Thanks again for doing this great post!!

Colleen said...

I got so excited about GF ethnic food that I forgot to add to the list of regular restaurants in HoCo.

More restaurants that are GF friendly in HoCo:
Mimi's (GF menu)
Clyde's/Tomato Palace (they don't have an explicit menu, but are really helpful; I usually end up with salad with grilled salmon)
Noodles & Co (GF menu)
Bertuccis (GF menu but no GF pasta)
Unos (GF menu and GF pizza - not bad)

Also, I can't believe I forgot Afghan on my list of ethnic. As long as you request no bread, this is also safe! My favorite dish is the Chicken Tikka kabob from either Mimi's or Maiwand Kabob (not so much Parsa kabob)

Happy Eating!

Colleen said...

Last comment I promise -

If you don't mind venturing out of HoCo, Original Pancake House in Bethesda or Rockville has AMAZING GF pancakes (with options even!) I love the chocolate chip!

Also, I didn't know some Great Harvest sell GF bread - we so need to convince our local store too!

Emily Carter said...

Actually, Tomato Palace will also do rice noodles upon request, so there's your pasta option!

If you're willing to take a trek, Lilit Cafe in Bethesda has some great GF pizza, among other options - not for a quick grab, but when I'm craving, or meeting a friend from that area of town, we'll make the journey.

There's also Chipotle - one of my favorites.

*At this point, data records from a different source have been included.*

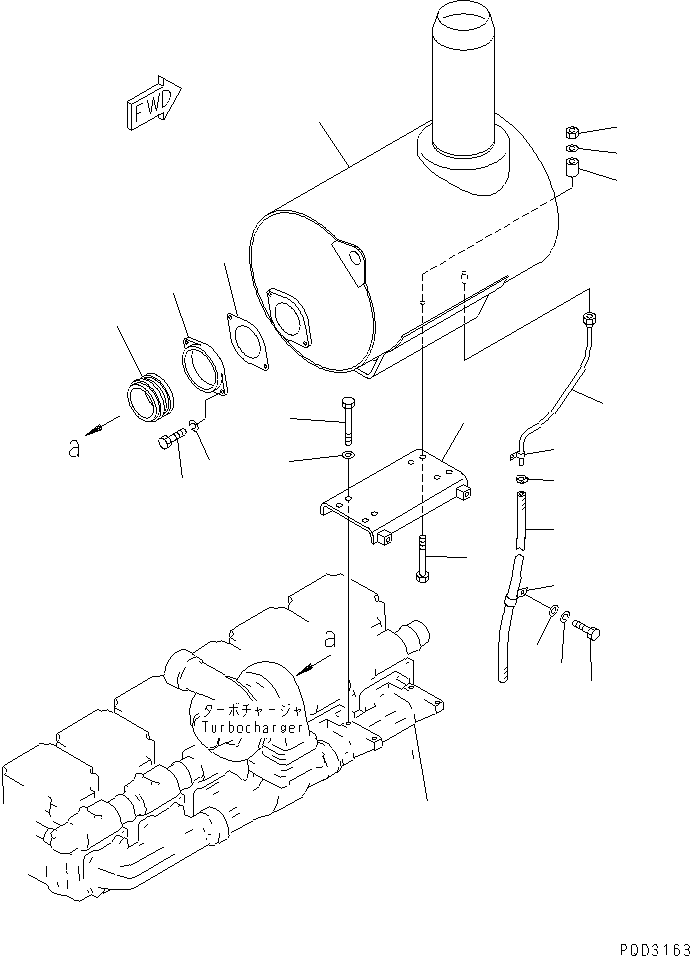 FWD

a

a

ターボチャージャ
Turbocharger

P0D3163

I'm sure I have more options - will post later if they come to me!

Anonymous said...

for a nice dinner out, aida bistro in columbia has gluten-free pasta & other options

Jennifer said...

I recently ran in a 5K to support Celiac research and talked with the GF food vendors after the race. Facci in Fulton/Laurel is HIGHLY considering offering a GF pizza, crust made by Still Riding. I sampled the Still Riding pizza and it was fantastic! Request it often and hopefully they will offer it soon. I believe that Facci is the "parent company" of Pastablitz and if Facci is successful, then perhaps we can convince the 3 Pastablitz locations to also carry the GF Still Rising Piazza. Request it every time you go in! Can you imagine being able to "take out" a GF pizza?!?!

The Dutch Country Farmer's Market in Ho. Co. Laurel (off 198) also carries a great selection of GF baked goods. The Stolzfus Bakery - right inside the front door bakes the treats off sight and freezes them. They are not on display - you have to ask for them. I have personally tried the chocolate whoopie pies and pumpkin rolls and both were as tasty as thier glutenous cousins!

Anonymous said...

I've had the gf pasta at Tomato Palace and Clyde's. On one occasion at Tomato Palace, the manager brought out my gf dish separately and anounced "the gluten free pasta"! I felt so special!
I've had the gf pizza at Uno's. It was OK. Like Alice said, better than nothing.
Two weeks ago, I ate at Facci's. I was talking to the waitress and manager about being gluten free. The manager told me that in two weeks (right around now, I'd say!) they would have a new menu with gluten free options, including a gf pasta. Can't wait to go back and try it!

tedfordgif said...

It looks like most of the choices have been covered, including even the far-afield options like Lilit and OPH.

Other options include:
- Buca di Beppo (far)
- Cheesecake Factory

I'm meaning to try:
- Mama Lucia's (pizza + pasta)

Unknown said...

Does anyone know weather any of the Currey dishes at Columbia's Indian restaurants are gluten free?

I was diagnosed with ciliacs disease this year. However, I do not suffer any noticeable effects from eating gluten and therefore have no way of knowing when I eat Korma, tika misals, etc. if they have any flour in them.

thanks in advance.

Anonymous said...

DO NOT eat at Pazani's in Elkridge. They serve the Still Riding pizza crust but are gluten unaware. The owner just doesn't understand the concept of cross contamination.